**Aim:** Update the material below by replacing every occurrence of "camera" with "lens", and keep every other part the same.

[Rows of spatial question data]

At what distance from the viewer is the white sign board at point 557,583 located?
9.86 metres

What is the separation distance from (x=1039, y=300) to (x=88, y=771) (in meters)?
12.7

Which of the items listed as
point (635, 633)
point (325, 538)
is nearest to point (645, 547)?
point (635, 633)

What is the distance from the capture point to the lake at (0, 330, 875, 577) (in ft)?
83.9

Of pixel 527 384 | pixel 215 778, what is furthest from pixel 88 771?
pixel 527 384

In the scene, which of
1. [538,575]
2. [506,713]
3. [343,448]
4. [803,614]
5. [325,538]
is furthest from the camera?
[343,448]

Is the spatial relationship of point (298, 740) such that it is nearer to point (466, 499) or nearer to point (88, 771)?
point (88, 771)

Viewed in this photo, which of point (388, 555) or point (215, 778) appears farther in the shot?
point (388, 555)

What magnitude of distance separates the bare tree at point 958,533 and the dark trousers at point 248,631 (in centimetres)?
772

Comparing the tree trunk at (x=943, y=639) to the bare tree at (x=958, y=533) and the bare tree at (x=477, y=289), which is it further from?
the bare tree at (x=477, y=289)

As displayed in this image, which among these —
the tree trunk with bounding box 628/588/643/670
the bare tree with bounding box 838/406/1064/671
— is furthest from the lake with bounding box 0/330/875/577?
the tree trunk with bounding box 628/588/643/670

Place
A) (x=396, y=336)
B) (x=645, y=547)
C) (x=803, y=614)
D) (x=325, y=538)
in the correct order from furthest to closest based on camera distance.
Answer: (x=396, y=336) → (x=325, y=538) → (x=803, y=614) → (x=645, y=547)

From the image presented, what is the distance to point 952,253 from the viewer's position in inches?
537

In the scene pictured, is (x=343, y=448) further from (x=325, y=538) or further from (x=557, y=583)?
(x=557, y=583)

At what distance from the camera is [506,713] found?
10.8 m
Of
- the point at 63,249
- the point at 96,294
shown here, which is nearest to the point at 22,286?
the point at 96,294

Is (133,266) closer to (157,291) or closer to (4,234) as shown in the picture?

**The solution:**
At what distance from the viewer is the white sign board at point 557,583 located?
9.86 metres

What is the separation distance from (x=1039, y=300) to (x=88, y=771) (in meters)?
12.7

Which of the items listed as
point (635, 633)
point (325, 538)
is nearest to point (645, 547)?
point (635, 633)

What is the distance from the capture point to the lake at (0, 330, 875, 577) (in ft)?
83.9

Of pixel 527 384 | pixel 215 778, what is furthest from pixel 88 771?
pixel 527 384

In the scene, which of
1. [538,575]
2. [506,713]
3. [343,448]
4. [803,614]
5. [325,538]
is furthest from the lens?
[343,448]

Is the spatial relationship of point (298, 740) such that it is nearer to point (466, 499) or nearer to point (88, 771)?
point (88, 771)

Viewed in this photo, which of point (388, 555) or point (215, 778) appears farther in the shot?
point (388, 555)

What magnitude of distance separates the bare tree at point 958,533 and the dark trousers at point 248,631 (in centimetres)?
772

Comparing the tree trunk at (x=943, y=639) to the bare tree at (x=958, y=533) and the bare tree at (x=477, y=289), which is it further from?
the bare tree at (x=477, y=289)

As displayed in this image, which among these —
the tree trunk with bounding box 628/588/643/670
the bare tree with bounding box 838/406/1064/671
— is furthest from the lake with bounding box 0/330/875/577?
the tree trunk with bounding box 628/588/643/670

Place
A) (x=396, y=336)
B) (x=645, y=547)
C) (x=803, y=614)
D) (x=325, y=538)
in the correct order from furthest to closest based on lens distance.
Answer: (x=396, y=336) → (x=325, y=538) → (x=803, y=614) → (x=645, y=547)

From the image presented, what is the distance to point 952,253 from the viewer's position in inches?
537

In the scene pictured, is (x=343, y=448) further from (x=325, y=538) or further from (x=557, y=583)?
(x=557, y=583)

At what distance from the lens is [506,713] found?
10.8 m
Of
- the point at 63,249
- the point at 96,294
shown here, which is nearest to the point at 22,286?
the point at 96,294

Is (133,266) closer to (157,291) or closer to (4,234) as shown in the picture?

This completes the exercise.